Belém, Brazil – With only a day left ahead the scheduled end of the 30th Conference of Parties to the United Nations Framework Convention on Climate Change (COP30), the Center for Energy, Ecology, and Development (CEED) urged the Philippine government to join the growing coalition of nations supporting a roadmap for a global transition away from fossil fuels.
Host country Brazil’s President Lula had been supportive of a COP30 outcome that promotes a global fossil fuel phaseout roadmap – a matter which was reflected in options within the November 18 iteration of a draft Mutirão text, albeit weakly. The ‘Mutirão’ is a high-level document that seeks to summarize key agreements and mandates discussed at COP, with focus on four key themes in need of progress: financing related to Article 9.1, unilateral trade measures, transparency reports, and meeting the gap in ambition of parties’ Nationally Determined Contributions (NDC) to radically reduce greenhouse gas ambitions in line with the 1.5 °C goal of the Paris Agreement.
Negotiations had been in full swing on Wednesday, with new texts expected to drop by Thursday. A fire at the Blue Zone, however, necessitated the evacuation of all participants from and stalled the climate talks.
“Delegates were evacuated safely thanks to the commitment of staff, security, and first responders. Everyone’s safety was necessarily the order of the day. Unfortunately, the fire also means precious hours lost in the progress of the negotiations, with substantial work left to be done in delivering critical outcomes – including on the transition away from fossil fuels,” said Avril De Torres, Deputy Executive Director of think-tank Center for Energy, Ecology, and Development (CEED).

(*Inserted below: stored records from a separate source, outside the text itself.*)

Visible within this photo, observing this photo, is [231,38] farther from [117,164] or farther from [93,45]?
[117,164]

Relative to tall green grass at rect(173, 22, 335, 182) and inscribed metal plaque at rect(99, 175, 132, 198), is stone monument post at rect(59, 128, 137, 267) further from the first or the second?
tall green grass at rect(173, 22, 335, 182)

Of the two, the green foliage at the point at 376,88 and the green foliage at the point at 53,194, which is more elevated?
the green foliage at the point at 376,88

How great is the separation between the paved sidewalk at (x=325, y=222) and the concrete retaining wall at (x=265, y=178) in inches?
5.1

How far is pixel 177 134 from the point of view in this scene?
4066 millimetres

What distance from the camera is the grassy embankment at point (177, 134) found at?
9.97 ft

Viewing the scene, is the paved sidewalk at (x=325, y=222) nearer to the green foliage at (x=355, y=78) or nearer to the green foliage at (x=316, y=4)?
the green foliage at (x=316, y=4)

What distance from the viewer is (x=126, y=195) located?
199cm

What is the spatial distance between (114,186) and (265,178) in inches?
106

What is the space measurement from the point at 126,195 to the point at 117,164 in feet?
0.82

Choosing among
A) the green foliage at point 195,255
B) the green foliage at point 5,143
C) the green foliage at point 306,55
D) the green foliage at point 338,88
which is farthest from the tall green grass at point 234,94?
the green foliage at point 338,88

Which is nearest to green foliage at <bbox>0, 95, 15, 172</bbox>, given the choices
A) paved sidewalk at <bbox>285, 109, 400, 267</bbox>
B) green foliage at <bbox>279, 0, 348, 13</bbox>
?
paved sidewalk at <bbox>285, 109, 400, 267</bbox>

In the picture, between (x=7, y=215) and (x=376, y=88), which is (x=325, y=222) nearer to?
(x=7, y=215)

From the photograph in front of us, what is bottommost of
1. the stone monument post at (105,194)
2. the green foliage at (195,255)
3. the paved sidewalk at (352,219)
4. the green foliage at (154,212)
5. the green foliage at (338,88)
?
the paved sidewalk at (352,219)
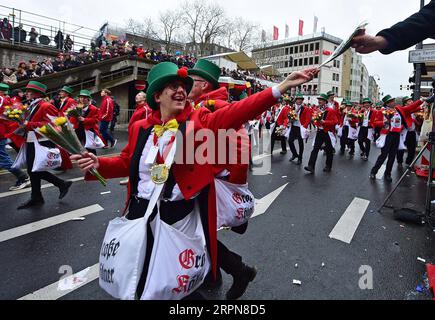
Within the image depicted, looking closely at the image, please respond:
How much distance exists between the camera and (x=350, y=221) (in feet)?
16.7

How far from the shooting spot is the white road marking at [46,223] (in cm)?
428

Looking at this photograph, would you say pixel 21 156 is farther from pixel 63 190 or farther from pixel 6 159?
pixel 6 159

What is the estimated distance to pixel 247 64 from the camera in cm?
4566

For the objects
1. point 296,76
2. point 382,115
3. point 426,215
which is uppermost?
point 382,115

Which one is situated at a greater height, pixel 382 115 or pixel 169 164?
pixel 382 115

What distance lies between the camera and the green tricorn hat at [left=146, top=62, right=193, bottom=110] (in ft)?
7.09

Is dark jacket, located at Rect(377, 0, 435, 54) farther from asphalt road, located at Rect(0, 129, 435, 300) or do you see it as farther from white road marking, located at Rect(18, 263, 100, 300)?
white road marking, located at Rect(18, 263, 100, 300)

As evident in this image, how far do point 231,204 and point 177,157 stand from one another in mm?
857

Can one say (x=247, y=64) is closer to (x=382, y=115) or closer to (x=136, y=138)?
(x=382, y=115)

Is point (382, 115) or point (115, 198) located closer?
point (115, 198)

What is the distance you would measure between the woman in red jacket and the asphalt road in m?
1.23
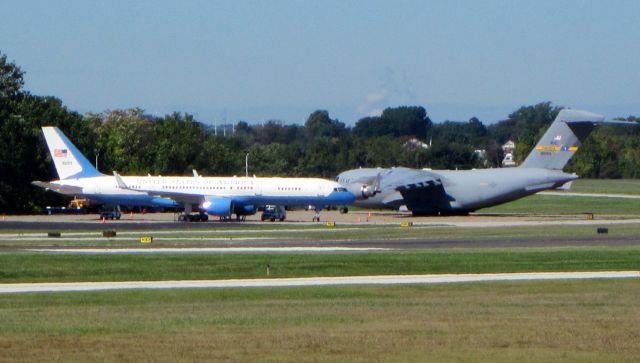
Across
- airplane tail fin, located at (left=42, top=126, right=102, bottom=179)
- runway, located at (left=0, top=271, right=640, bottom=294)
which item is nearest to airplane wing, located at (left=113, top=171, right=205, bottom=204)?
airplane tail fin, located at (left=42, top=126, right=102, bottom=179)

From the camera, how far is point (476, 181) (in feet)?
263

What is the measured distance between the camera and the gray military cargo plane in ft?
254

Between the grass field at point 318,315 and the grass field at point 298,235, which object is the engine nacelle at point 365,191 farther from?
the grass field at point 318,315

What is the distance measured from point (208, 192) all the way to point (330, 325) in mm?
54752

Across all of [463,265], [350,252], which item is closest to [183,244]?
[350,252]

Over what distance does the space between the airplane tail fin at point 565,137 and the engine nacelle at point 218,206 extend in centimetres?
2157

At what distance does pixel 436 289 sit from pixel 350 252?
496 inches

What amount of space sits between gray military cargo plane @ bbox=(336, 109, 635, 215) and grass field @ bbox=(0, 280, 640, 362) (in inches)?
2082

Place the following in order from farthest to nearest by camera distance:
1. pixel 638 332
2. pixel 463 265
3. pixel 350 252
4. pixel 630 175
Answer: pixel 630 175 < pixel 350 252 < pixel 463 265 < pixel 638 332

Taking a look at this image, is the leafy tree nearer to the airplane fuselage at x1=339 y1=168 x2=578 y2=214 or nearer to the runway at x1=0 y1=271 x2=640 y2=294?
the airplane fuselage at x1=339 y1=168 x2=578 y2=214

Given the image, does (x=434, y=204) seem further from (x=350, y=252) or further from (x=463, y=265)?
(x=463, y=265)

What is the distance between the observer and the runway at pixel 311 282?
25688mm

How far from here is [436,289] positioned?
25375 millimetres

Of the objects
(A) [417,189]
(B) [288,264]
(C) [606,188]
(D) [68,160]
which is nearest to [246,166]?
(C) [606,188]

“It’s at a time like this that we need parties to show real leadership. With just a day left in the official schedule, the Philippines has yet to step up and join more than 80 parties backing a COP30 pact for a roadmap to transition away from fossil fuels. There’s a real opportunity now for the Philippine delegation to fight on behalf of Filipinos for a global transition path that delivers the capacity, finance, technology, and other resources we need to do away with dirty and costly coal and gas, and to benefit from renewables. To ignore this is to commit a grave disservice to our climate-vulnerable people,” she said.
The number of countries expressing support for a fossil fuel roadmap is expected to grow by Friday, November 21, with the anticipated launch by Colombia and other supporting parties of its fossil fuel phaseout declaration by 9:30 AM (GMT-3).